Questions on the material:
[A] Quote the onion compost article starting with "COMPOSTED onion waste has" and going on through "subsequent onion crops.".
[B] According to the onion compost article, for how long must onion waste be composted at 50degC or higher?
[C] Translate this sentence from the onion compost article into Spanish: "Wastes should be composted for no more than three weeks to prevent the onion volatiles being destroyed."

Fighting allium white rot and the UK’s waste problems with composted onions

COMPOSTED onion waste has produced good allium white rot control in trials, providing a waste management and disease control solution in one, delegates at a vegetable conference heard last week.

Over 100,000 tonnes of waste vegetables and vegetable processing wastes are produced annually in the UK, of which around 30 per cent is onion waste. Disposal in landfill is no longer permitted and spreading of untreated wastes to land can result in infection in subsequent onion crops.

Fungal disease allium white rot (AWR) affects bulb and salad onions and can remain viable in the soil for over 20 years. Control currently relies on the fungicides Folicur (tebuconazle) and Signum (boscalid+ pyaclostrobin) and avoiding infested areas.

In field-scale trials, incorporation of composted onion waste gave better control of AWR than achieved with treatment of sets with Folicur (tebuconazole).

Sulphur-containing onion vola-tiles released from the compost stimulate premature germination of AWR sclerotia, which die in the absence of host onion plants, Dr Ralph Noble of Warwick HRI told last week’s ADAS/Syngenta Vegetable Industry Conference.

The onion waste must be composted at 50degC or higher for at least three days to ensure pathogens, pests and weed seeds present are destroyed and do not affect the land it is applied to.

Windrows of composting wastes should be turned at least twice to ensure all waste receives the necessary temperature treatment. Mixing wet and dry wastes reduces production of anaerobic odours and waste liquid leaching.

“The compost needs to be applied at least six months, ideally longer, before seed drilling or set planning to maximise the germination of sclerotia and avoid phytotoxicity to the onion crop. Applying the compost before an intervening wheat crop, which benefits from onion waste compost, is the best treatment,” said Dr Noble.

Wastes should be composted for no more than three weeks to prevent the onion volatiles being destroyed.

Composts prepared from other sulphur-containing wastes, such as brassica waste, poultry manure and sewage sludge, have not been as effective as onion waste in controlling AWR.

The composting approach has proved so effective for onion growers and processors that there is now insufficient composted onion waste to treat all AWR-infested land in the UK.

Excellent control of AWR has also been achieved in the field using composts colonised with biological control agent trichoderma viride isolate S17A, said Dr Noble.

Composts can also suppress fusarium basal rot, an increasing problem that is likely to become more so if climate change leads to warmer, wetter summers.

Records shown:
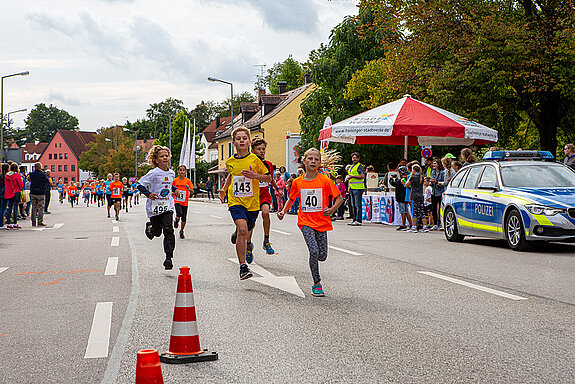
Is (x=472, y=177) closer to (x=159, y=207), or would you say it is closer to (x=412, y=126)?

* * *

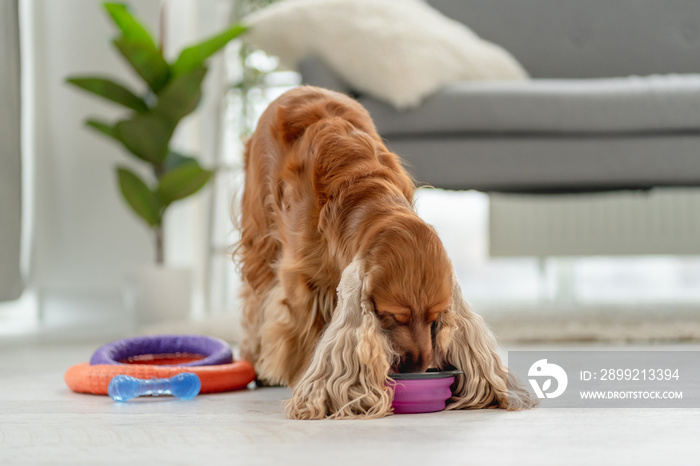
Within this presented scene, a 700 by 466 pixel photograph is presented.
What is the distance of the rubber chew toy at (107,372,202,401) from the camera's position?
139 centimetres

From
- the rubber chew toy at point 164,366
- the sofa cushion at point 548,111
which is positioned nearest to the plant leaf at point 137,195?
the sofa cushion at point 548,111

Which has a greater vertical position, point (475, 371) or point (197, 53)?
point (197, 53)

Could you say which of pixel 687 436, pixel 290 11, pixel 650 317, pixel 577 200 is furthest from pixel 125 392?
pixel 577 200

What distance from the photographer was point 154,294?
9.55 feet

Task-by-task outputs:
[A]
COMPOSTED onion waste has produced good allium white rot control in trials, providing a waste management and disease control solution in one, delegates at a vegetable conference heard last week.

Over 100,000 tonnes of waste vegetables and vegetable processing wastes are produced annually in the UK, of which around 30 per cent is onion waste. Disposal in landfill is no longer permitted and spreading of untreated wastes to land can result in infection in subsequent onion crops.

[B] At least three days.

[C] Los residuos deben compostarse durante no más de tres semanas para evitar que se destruyan los volátiles de la cebolla.